We base our estimates on our historical experience, knowledge of our business and industry, current and expected economic conditions, the attributes of our products, the regulatory environment, and in certain cases, the results of outside appraisals. These estimates include useful lives and impairment of long-lived assets, deferred taxes and related valuation allowances, allocation of corporate general expenses, and the valuation of the assets and liabilities acquired in business combinations. We periodically re-evaluate our estimates and assumptions with respect to these judgments and modify our approach when circumstances indicate that modifications are necessary. These estimates and assumptions form the basis for making judgments about the carrying values of assets and liabilities that are not readily apparent from other sources.
While we believe that the factors we evaluate provide us with a meaningful basis for establishing and applying sound accounting policies, we cannot guarantee that the results will always be accurate. Since the determination of these estimates requires the exercise of judgment, actual results could differ from such estimates.
There have been no material changes to the Company's critical accounting policies and estimates except allocation of corporate general expense as compared to the critical accounting policies and estimates described in the 2024 Annual Report, which we believe are the most critical to our business and the understanding of our results of operations and affect the more significant judgments and estimates that we use in the preparation of our condensed consolidated financial statements. Allocation of corporate general expenses to HCWC in year 2024 was a result of recently completed spin-Off of HCWC, which led to a reevaluation of how corporate general expenses were allocated. The Company adopted a proportional cost allocation method to allocate parent expense to the carve-out entity.
Seasonality
We do not consider our business to be seasonal.
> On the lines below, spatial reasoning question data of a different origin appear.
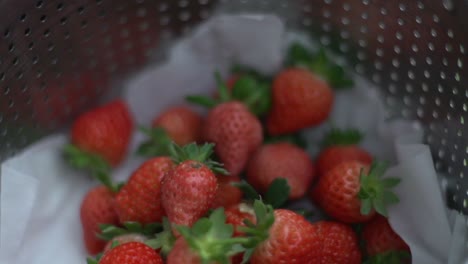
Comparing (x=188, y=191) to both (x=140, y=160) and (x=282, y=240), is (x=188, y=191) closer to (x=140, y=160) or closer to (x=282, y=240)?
(x=282, y=240)

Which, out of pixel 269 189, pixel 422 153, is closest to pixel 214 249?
pixel 269 189

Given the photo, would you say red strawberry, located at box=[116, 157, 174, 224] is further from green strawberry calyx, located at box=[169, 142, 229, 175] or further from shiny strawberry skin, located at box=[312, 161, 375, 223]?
shiny strawberry skin, located at box=[312, 161, 375, 223]

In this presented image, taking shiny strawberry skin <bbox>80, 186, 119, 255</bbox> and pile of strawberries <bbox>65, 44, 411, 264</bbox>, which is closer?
pile of strawberries <bbox>65, 44, 411, 264</bbox>

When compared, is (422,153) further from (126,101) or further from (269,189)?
(126,101)

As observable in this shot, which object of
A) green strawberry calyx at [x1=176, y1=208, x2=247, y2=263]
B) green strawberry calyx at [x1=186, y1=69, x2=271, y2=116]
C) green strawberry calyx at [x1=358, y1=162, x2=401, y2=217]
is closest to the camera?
green strawberry calyx at [x1=176, y1=208, x2=247, y2=263]

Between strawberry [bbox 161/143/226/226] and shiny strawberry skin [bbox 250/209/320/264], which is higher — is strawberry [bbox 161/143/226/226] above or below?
above

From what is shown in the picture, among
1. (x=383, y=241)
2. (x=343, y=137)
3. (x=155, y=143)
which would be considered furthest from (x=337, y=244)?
(x=155, y=143)

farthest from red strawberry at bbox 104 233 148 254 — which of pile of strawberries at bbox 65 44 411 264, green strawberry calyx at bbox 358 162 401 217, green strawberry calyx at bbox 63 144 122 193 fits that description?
green strawberry calyx at bbox 358 162 401 217
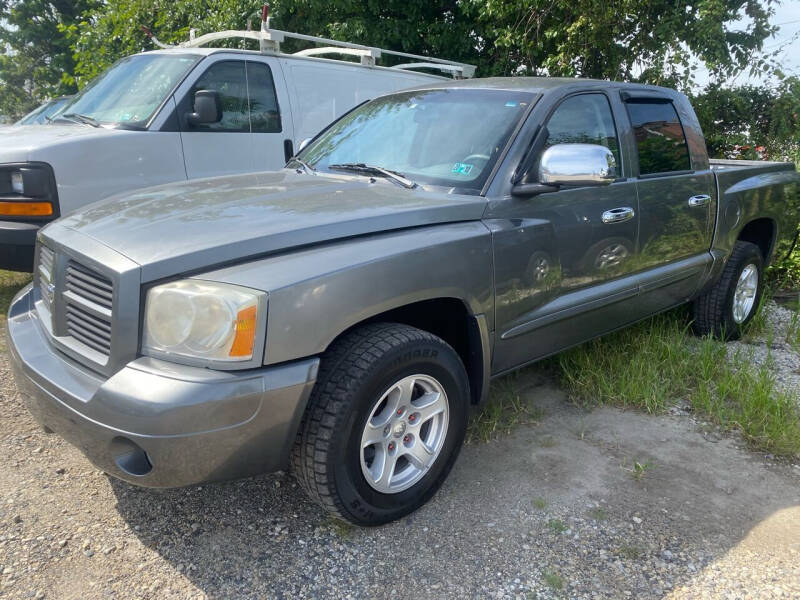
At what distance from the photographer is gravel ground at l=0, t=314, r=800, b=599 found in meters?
2.28

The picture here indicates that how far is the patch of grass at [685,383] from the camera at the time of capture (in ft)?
11.2

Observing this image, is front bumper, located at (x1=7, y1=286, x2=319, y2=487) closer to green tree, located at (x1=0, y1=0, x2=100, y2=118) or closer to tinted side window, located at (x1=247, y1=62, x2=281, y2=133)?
tinted side window, located at (x1=247, y1=62, x2=281, y2=133)

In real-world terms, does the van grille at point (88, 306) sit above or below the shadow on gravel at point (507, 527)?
above

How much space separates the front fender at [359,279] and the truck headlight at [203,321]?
0.17 ft

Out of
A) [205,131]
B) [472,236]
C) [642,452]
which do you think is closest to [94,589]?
[472,236]

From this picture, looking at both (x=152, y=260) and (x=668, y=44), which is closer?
(x=152, y=260)

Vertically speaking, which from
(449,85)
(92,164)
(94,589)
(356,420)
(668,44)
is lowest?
(94,589)

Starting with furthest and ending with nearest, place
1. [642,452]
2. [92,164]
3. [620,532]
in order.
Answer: [92,164]
[642,452]
[620,532]

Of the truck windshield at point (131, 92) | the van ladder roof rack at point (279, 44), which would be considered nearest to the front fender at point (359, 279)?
the truck windshield at point (131, 92)

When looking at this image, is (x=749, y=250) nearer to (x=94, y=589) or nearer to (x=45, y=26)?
(x=94, y=589)

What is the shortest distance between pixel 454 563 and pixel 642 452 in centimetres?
130

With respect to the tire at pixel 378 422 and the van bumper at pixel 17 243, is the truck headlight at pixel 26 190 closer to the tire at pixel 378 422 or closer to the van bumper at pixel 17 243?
the van bumper at pixel 17 243

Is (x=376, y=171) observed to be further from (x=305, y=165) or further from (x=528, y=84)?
(x=528, y=84)

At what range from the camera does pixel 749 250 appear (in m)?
4.79
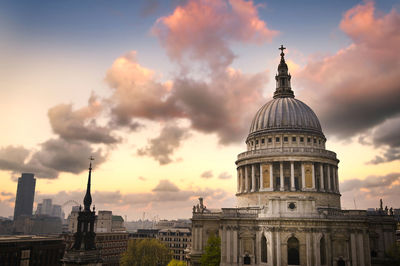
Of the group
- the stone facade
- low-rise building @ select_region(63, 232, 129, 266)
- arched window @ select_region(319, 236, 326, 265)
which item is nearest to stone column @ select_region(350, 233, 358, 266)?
the stone facade

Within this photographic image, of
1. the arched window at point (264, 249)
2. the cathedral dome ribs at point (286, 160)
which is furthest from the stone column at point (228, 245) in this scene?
the cathedral dome ribs at point (286, 160)

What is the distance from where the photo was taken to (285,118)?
78500 mm

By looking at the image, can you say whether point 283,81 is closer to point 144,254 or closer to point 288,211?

Cautionary Note Regarding Forward-Looking Statements
This report includes forward-looking statements including statements regarding retail expansion, the future demand for our products, the transition to vaporizer and other products, competition, the adequacy of our cash resources and our authorized Common Stock, and our continued ability to raise capital.
The words "believe," "may," "estimate," "continue," "anticipate," "intend," "should," "plan," "could," "target," "potential," "is likely," "will," "expect" and similar expressions, as they relate to us, are intended to identify forward-looking statements. We have based these forward-looking statements largely on our current expectations and projections about future events and financial trends that we believe may affect our financial condition, results of operations, business strategy and financial needs.
The results anticipated by any or all of these forward-looking statements might not occur. Important factors that could cause actual results to differ from those in the forward-looking statements include our future common stock price, customer acceptance of our products, and proposed federal and state regulation. We undertake no obligation to publicly update or revise any forward-looking statements, whether as the result of new information, future events or otherwise.